# Exercise instructions
Everything from the line with "image size = 1270×952 pixels" to the end of the entries should be copied exactly, and nothing else.
┄┄┄┄┄┄┄┄┄┄┄┄┄┄┄┄┄┄┄┄
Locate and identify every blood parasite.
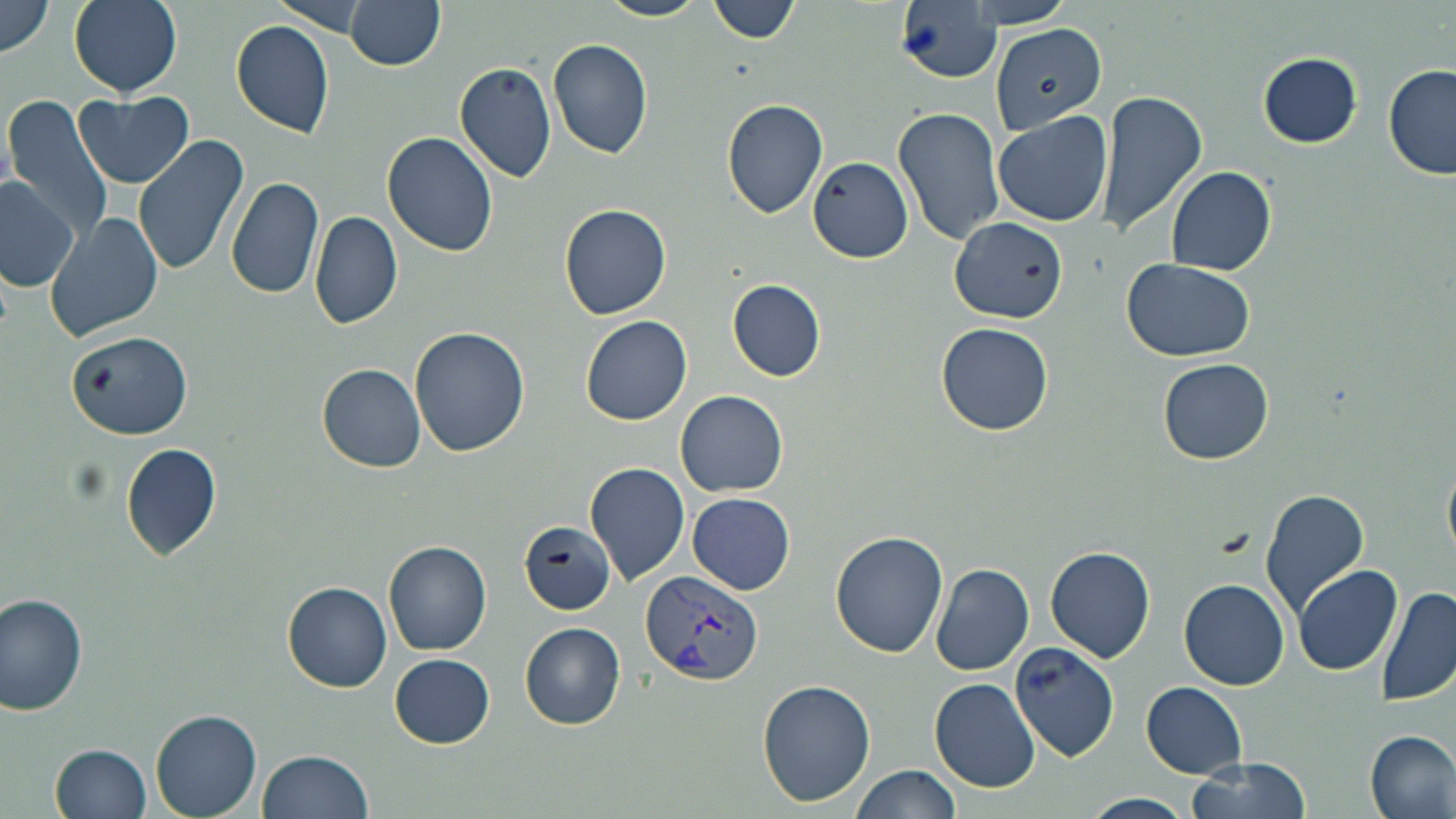

Approximate bounding boxes as [x1, y1, x2, y2] in pixels.
Plasmodium vivax-infected red blood cells: [640, 570, 763, 685].
No Plasmodium falciparum, Plasmodium ovale, Plasmodium malariae, Babesia divergens, or Trypanosoma brucei observed.

slide-level diagnosis = Plasmodium vivax
image size = 1456×819 pixels
field of view = single
preparation = thin blood smear
modality = optical microscopy
uninfected red blood cell locations = approximate bounding boxes as [x1, y1, x2, y2] in pixels: [69, 0, 182, 95], [270, 0, 378, 37], [595, 0, 708, 21], [899, 0, 1007, 84], [0, 1, 55, 61], [343, 1, 445, 70], [706, 1, 799, 45], [230, 19, 335, 138], [989, 22, 1109, 132], [548, 38, 653, 159], [1260, 53, 1363, 148], [454, 61, 556, 184], [1382, 64, 1456, 181], [1096, 91, 1208, 238], [75, 92, 194, 188], [3, 97, 114, 236], [722, 99, 829, 219], [894, 105, 1008, 248], [991, 110, 1115, 226], [134, 133, 250, 274], [381, 133, 499, 259], [808, 155, 913, 263], [1166, 166, 1277, 275], [227, 175, 326, 299], [0, 177, 80, 293], [560, 203, 672, 320], [44, 210, 164, 342], [310, 210, 403, 332], [950, 217, 1067, 322], [1123, 257, 1257, 361], [728, 279, 826, 380], [581, 316, 693, 426], [937, 323, 1052, 435], [411, 326, 530, 457], [67, 331, 193, 440], [1159, 359, 1274, 464], [318, 364, 427, 472], [676, 390, 789, 496], [120, 442, 221, 561], [1442, 450, 1456, 566], [585, 461, 690, 586], [1259, 490, 1370, 615], [687, 492, 796, 594], [519, 522, 614, 615], [831, 532, 947, 658], [384, 541, 493, 655], [1045, 545, 1154, 662], [929, 562, 1035, 677], [1295, 565, 1403, 676], [1180, 579, 1289, 689], [283, 582, 393, 692], [1377, 584, 1456, 706], [0, 591, 91, 716], [520, 623, 624, 728], [1008, 641, 1121, 763], [389, 654, 495, 748], [929, 678, 1041, 792], [758, 680, 876, 806], [1142, 682, 1247, 777], [151, 708, 263, 818], [1365, 730, 1455, 819], [52, 742, 151, 818], [257, 749, 373, 819], [1187, 758, 1312, 819], [848, 763, 961, 819], [1084, 792, 1193, 817]
magnification = 1000x
stain = May-Grünwald-Giemsa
Locate and identify every blood parasite.
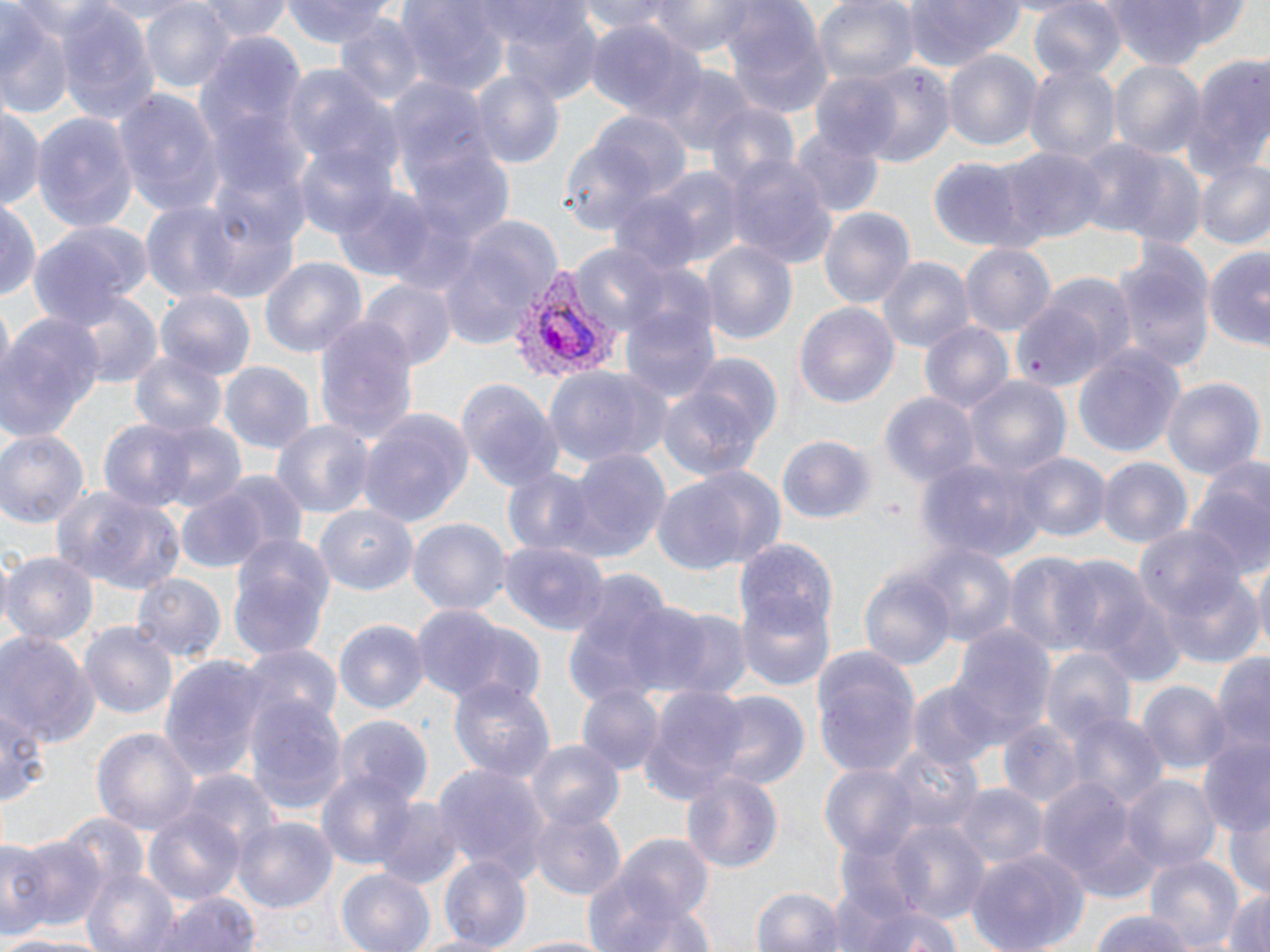

Approximate bounding boxes as named x1/y1/x2/y2 corners in pixels.
Plasmodium vivax-infected red blood cells: (x1=508, y1=266, x2=624, y2=389).
No Plasmodium falciparum, Plasmodium ovale, Plasmodium malariae, Babesia divergens, or Trypanosoma brucei observed.

slide-level diagnosis = Plasmodium vivax
uninfected red blood cell locations = approximate bounding boxes as named x1/y1/x2/y2 corners in pixels: (x1=138, y1=0, x2=231, y2=92), (x1=199, y1=0, x2=291, y2=42), (x1=283, y1=0, x2=399, y2=48), (x1=577, y1=0, x2=679, y2=36), (x1=647, y1=0, x2=761, y2=55), (x1=813, y1=0, x2=918, y2=87), (x1=898, y1=0, x2=1026, y2=70), (x1=1028, y1=1, x2=1127, y2=84), (x1=1095, y1=1, x2=1239, y2=69), (x1=401, y1=2, x2=507, y2=97), (x1=57, y1=3, x2=159, y2=127), (x1=719, y1=5, x2=832, y2=116), (x1=0, y1=7, x2=76, y2=118), (x1=496, y1=7, x2=603, y2=104), (x1=334, y1=15, x2=429, y2=104), (x1=584, y1=19, x2=702, y2=126), (x1=942, y1=49, x2=1044, y2=155), (x1=1182, y1=54, x2=1270, y2=182), (x1=1024, y1=60, x2=1120, y2=166), (x1=1108, y1=61, x2=1204, y2=161), (x1=839, y1=63, x2=957, y2=169), (x1=281, y1=65, x2=401, y2=191), (x1=656, y1=65, x2=755, y2=157), (x1=470, y1=70, x2=565, y2=173), (x1=387, y1=79, x2=493, y2=195), (x1=114, y1=88, x2=224, y2=220), (x1=703, y1=101, x2=803, y2=197), (x1=0, y1=102, x2=44, y2=214), (x1=32, y1=112, x2=139, y2=234), (x1=554, y1=120, x2=675, y2=240), (x1=790, y1=127, x2=884, y2=219), (x1=1071, y1=140, x2=1170, y2=235), (x1=996, y1=145, x2=1106, y2=245), (x1=295, y1=146, x2=395, y2=240), (x1=1097, y1=147, x2=1209, y2=249), (x1=411, y1=149, x2=515, y2=245), (x1=726, y1=157, x2=837, y2=266), (x1=928, y1=159, x2=1030, y2=249), (x1=1192, y1=159, x2=1270, y2=251), (x1=643, y1=167, x2=744, y2=269), (x1=608, y1=187, x2=711, y2=278), (x1=336, y1=189, x2=430, y2=279), (x1=190, y1=192, x2=303, y2=304), (x1=0, y1=198, x2=41, y2=307), (x1=135, y1=199, x2=250, y2=304), (x1=817, y1=206, x2=916, y2=310), (x1=440, y1=213, x2=562, y2=348), (x1=26, y1=220, x2=151, y2=323), (x1=1106, y1=240, x2=1215, y2=374), (x1=700, y1=241, x2=799, y2=350), (x1=961, y1=243, x2=1056, y2=337), (x1=1203, y1=243, x2=1270, y2=353), (x1=572, y1=244, x2=668, y2=332), (x1=877, y1=255, x2=975, y2=355), (x1=258, y1=258, x2=366, y2=363), (x1=1019, y1=271, x2=1138, y2=383), (x1=621, y1=278, x2=721, y2=404), (x1=360, y1=281, x2=455, y2=376), (x1=156, y1=291, x2=254, y2=380), (x1=70, y1=292, x2=162, y2=389), (x1=794, y1=301, x2=901, y2=412), (x1=0, y1=313, x2=105, y2=441), (x1=313, y1=315, x2=420, y2=452), (x1=918, y1=320, x2=1015, y2=419), (x1=1074, y1=344, x2=1187, y2=458), (x1=130, y1=352, x2=230, y2=440), (x1=657, y1=361, x2=780, y2=487), (x1=218, y1=362, x2=314, y2=455), (x1=543, y1=364, x2=671, y2=470), (x1=1160, y1=373, x2=1265, y2=481), (x1=962, y1=375, x2=1069, y2=481), (x1=455, y1=380, x2=564, y2=494), (x1=880, y1=393, x2=979, y2=490), (x1=357, y1=409, x2=474, y2=528), (x1=97, y1=419, x2=200, y2=515), (x1=271, y1=419, x2=373, y2=522), (x1=149, y1=421, x2=247, y2=515), (x1=0, y1=428, x2=90, y2=527), (x1=776, y1=434, x2=878, y2=529), (x1=558, y1=445, x2=672, y2=562), (x1=1010, y1=452, x2=1106, y2=543), (x1=914, y1=454, x2=1046, y2=563), (x1=1098, y1=457, x2=1192, y2=550), (x1=1185, y1=462, x2=1270, y2=583), (x1=500, y1=465, x2=602, y2=561), (x1=654, y1=467, x2=784, y2=575), (x1=217, y1=473, x2=308, y2=564), (x1=174, y1=484, x2=274, y2=574), (x1=52, y1=488, x2=185, y2=595), (x1=314, y1=505, x2=417, y2=597), (x1=408, y1=517, x2=511, y2=617), (x1=1137, y1=524, x2=1246, y2=619), (x1=226, y1=533, x2=335, y2=662), (x1=739, y1=541, x2=839, y2=644), (x1=906, y1=542, x2=1019, y2=654), (x1=501, y1=543, x2=609, y2=634), (x1=1004, y1=550, x2=1106, y2=659), (x1=0, y1=552, x2=96, y2=644), (x1=1053, y1=554, x2=1156, y2=667), (x1=1251, y1=559, x2=1270, y2=663), (x1=1154, y1=567, x2=1264, y2=669), (x1=859, y1=570, x2=957, y2=669), (x1=561, y1=571, x2=684, y2=709), (x1=134, y1=573, x2=226, y2=662), (x1=737, y1=592, x2=836, y2=694), (x1=645, y1=605, x2=753, y2=700), (x1=409, y1=606, x2=518, y2=708), (x1=332, y1=619, x2=429, y2=716), (x1=78, y1=620, x2=178, y2=721), (x1=943, y1=622, x2=1054, y2=751), (x1=0, y1=632, x2=98, y2=748), (x1=241, y1=646, x2=344, y2=737), (x1=810, y1=647, x2=920, y2=775), (x1=1040, y1=647, x2=1135, y2=745), (x1=1211, y1=650, x2=1270, y2=764), (x1=157, y1=653, x2=270, y2=788), (x1=448, y1=676, x2=556, y2=786), (x1=1137, y1=680, x2=1230, y2=775), (x1=907, y1=682, x2=997, y2=770), (x1=637, y1=685, x2=751, y2=802), (x1=578, y1=686, x2=664, y2=775), (x1=243, y1=691, x2=347, y2=817), (x1=706, y1=693, x2=810, y2=793), (x1=0, y1=697, x2=49, y2=809), (x1=1070, y1=712, x2=1167, y2=809), (x1=337, y1=716, x2=434, y2=805), (x1=998, y1=721, x2=1084, y2=809), (x1=91, y1=726, x2=199, y2=836), (x1=1197, y1=735, x2=1270, y2=838), (x1=882, y1=740, x2=982, y2=837), (x1=527, y1=741, x2=624, y2=832), (x1=311, y1=763, x2=415, y2=868), (x1=432, y1=764, x2=549, y2=879), (x1=818, y1=765, x2=920, y2=860), (x1=679, y1=768, x2=784, y2=873), (x1=183, y1=771, x2=279, y2=867), (x1=1120, y1=773, x2=1222, y2=875), (x1=1034, y1=777, x2=1142, y2=891), (x1=955, y1=784, x2=1046, y2=869), (x1=374, y1=798, x2=462, y2=890), (x1=143, y1=802, x2=248, y2=908), (x1=1227, y1=803, x2=1270, y2=903), (x1=528, y1=808, x2=627, y2=902), (x1=60, y1=812, x2=149, y2=896), (x1=233, y1=816, x2=338, y2=915), (x1=875, y1=820, x2=991, y2=922), (x1=0, y1=833, x2=46, y2=940), (x1=11, y1=834, x2=106, y2=935), (x1=602, y1=835, x2=719, y2=938), (x1=963, y1=847, x2=1088, y2=952), (x1=438, y1=853, x2=531, y2=951), (x1=1143, y1=854, x2=1242, y2=951), (x1=81, y1=867, x2=180, y2=952), (x1=336, y1=867, x2=435, y2=952), (x1=749, y1=887, x2=849, y2=952), (x1=1221, y1=887, x2=1270, y2=952), (x1=146, y1=888, x2=263, y2=952), (x1=834, y1=896, x2=961, y2=952), (x1=1089, y1=910, x2=1197, y2=952), (x1=0, y1=933, x2=90, y2=952), (x1=500, y1=934, x2=619, y2=952)
preparation = thin blood smear
modality = optical microscopy
field of view = one of a larger specimen
image size = 1270×952 pixels
stain = May-Grünwald-Giemsa
magnification = 1000x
┄┄┄┄┄┄┄┄┄┄┄┄┄┄┄┄┄┄┄┄
# Result of this exercise
image size = 1270×952 pixels
stain = May-Grünwald-Giemsa
magnification = 1000x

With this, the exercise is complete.